Debo isn’t shy about gossiping about her relations. The eccentric Lady Blanche Hozier, her father’s aunt, lived in Dieppe and chucked the ‘slops’ over people she didn’t like. She was a gambler who walked around Eaton Square in a nightgown, with a chicken on a lead. There is a question raised about the paternity of her daughter Clementine, who became the wife of one Winston Churchill.
Sorrel is used as an ingredient in the book, because Chatsworth has sorrel given to Debo by her sister Pamela, who in turn gleaned it from Robin Adair, a disciple of the great Marcel Boulestin.
Deborah Devonshire advocates making batches of stock and freezing them. She gives recipes for white chicken stock, brown chicken stock, clear chicken stock, fish stock and vegetable stock.
Only Germiny soup, is suitable for low carbers. Likewise, the only suitable egg recipes are egg mousse, poached eggs Meurette (omit sugar) and poached eggs with fried capers and parsley butter.
Butters and sauces appear with the main recipe, rather than in a separate section. There are quite a few, it’s just a PITA finding them: Portugaise sauce, béarnaise, Hollandaise, butter, vegetable butter and lemon butter sauces, beurre blanc, sorrel sauce, Madeira sauce, Viennoise, mustard sauce, chicken liver sauce and mushroom and port sauce.
Besides fish stock, fish and seafood are represented by Lady Gage’s smoked haddock à la crème, salmon piccatas with sorrel sauce, anchovy mayonnaise, mussels à la Prée, Bolton Abbey oysters (but not the fish sauce), and roast monkfish “not quite Cubat”.
Although much use is made of dairy products, recipes often include flour When it comes to meat and poultry, low carbers are woefully under-represented by steamed stuffed chicken breast with mushroom and port sauce (omit the savoury rice) and brisket of beef with vegetables and a herb dressing.
Vegetables fare better, with: baked Savoy cabbage, baked squash, lettuce, pea and onion stew, slow-baked tomatoes, leeks in mustard sauce, cheese ice, walnut dressing, mushroom purée, pea mousse, spinach with sorrel and courgette, tomato and red onion gratin.

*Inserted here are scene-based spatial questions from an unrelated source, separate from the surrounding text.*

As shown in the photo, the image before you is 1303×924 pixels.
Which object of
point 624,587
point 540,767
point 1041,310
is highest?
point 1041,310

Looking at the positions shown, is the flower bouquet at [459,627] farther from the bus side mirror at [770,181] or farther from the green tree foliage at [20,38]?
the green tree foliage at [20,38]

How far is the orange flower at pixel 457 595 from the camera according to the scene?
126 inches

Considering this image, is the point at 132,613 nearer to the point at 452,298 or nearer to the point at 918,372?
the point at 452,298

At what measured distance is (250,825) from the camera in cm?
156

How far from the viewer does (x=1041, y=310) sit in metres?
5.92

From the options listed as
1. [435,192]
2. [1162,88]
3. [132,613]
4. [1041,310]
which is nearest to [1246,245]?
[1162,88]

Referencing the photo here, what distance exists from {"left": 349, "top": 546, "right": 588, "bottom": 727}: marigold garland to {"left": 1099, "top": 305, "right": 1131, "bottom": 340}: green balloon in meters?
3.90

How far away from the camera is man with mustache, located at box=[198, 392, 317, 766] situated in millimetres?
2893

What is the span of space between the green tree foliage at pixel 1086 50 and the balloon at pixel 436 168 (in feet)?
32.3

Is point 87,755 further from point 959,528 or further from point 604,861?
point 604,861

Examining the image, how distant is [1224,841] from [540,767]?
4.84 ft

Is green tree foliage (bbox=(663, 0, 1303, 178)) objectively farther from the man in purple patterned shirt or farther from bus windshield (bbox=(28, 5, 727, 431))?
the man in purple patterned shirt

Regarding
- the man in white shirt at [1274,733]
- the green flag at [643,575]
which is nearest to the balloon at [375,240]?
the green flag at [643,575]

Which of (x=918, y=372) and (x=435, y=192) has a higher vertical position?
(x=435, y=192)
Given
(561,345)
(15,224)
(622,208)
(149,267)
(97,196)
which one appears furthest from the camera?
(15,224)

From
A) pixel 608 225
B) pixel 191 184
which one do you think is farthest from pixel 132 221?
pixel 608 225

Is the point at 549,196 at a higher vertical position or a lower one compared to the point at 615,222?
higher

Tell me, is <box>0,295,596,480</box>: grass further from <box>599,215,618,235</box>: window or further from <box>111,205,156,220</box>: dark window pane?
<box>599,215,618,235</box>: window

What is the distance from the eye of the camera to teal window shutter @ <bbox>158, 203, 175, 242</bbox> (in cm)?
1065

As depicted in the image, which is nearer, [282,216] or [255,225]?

Obviously, there are non-low carb baked goods galore, including bread, cakes and puddings.
To me, the book is a cobbled together mish-mash of recipes and the only recipe I want to try, is the baked Savoy cabbage.
Having said that, I very much enjoyed the dry wit and entrepreneurial spirit of the 11th Duchess of Devonshire.
I am pleased that I own a signed first edition of the book, which I treasure, as being a glimpse of a bygone age, especially because I met her husband, the 11th Duke of Devonshire.
When Deborah Devonshire died, HRH The Primce of Wales, the Duchess of Cornwall and her ex-husband Andrew Parker Bowles attended her funeral, along with 600 staff.
Chatsworth funeral for Dowager Duchess of Devonshire – BBC News
Prince Charles and Camilla mourn beloved Deborah, Duchess of Devonshire | Daily Mail Online
Two years after her death, Sotheby’s held a sale of some of Deborah Devonshire’s “personal treasures”.
This post on the website blog, is the result of a challenge from Paul Couchman of The Regency Cook (paulcouchman.co.uk) as we both own a copy of The Duchess of Devonshire’s Chatsworth Cookery Book.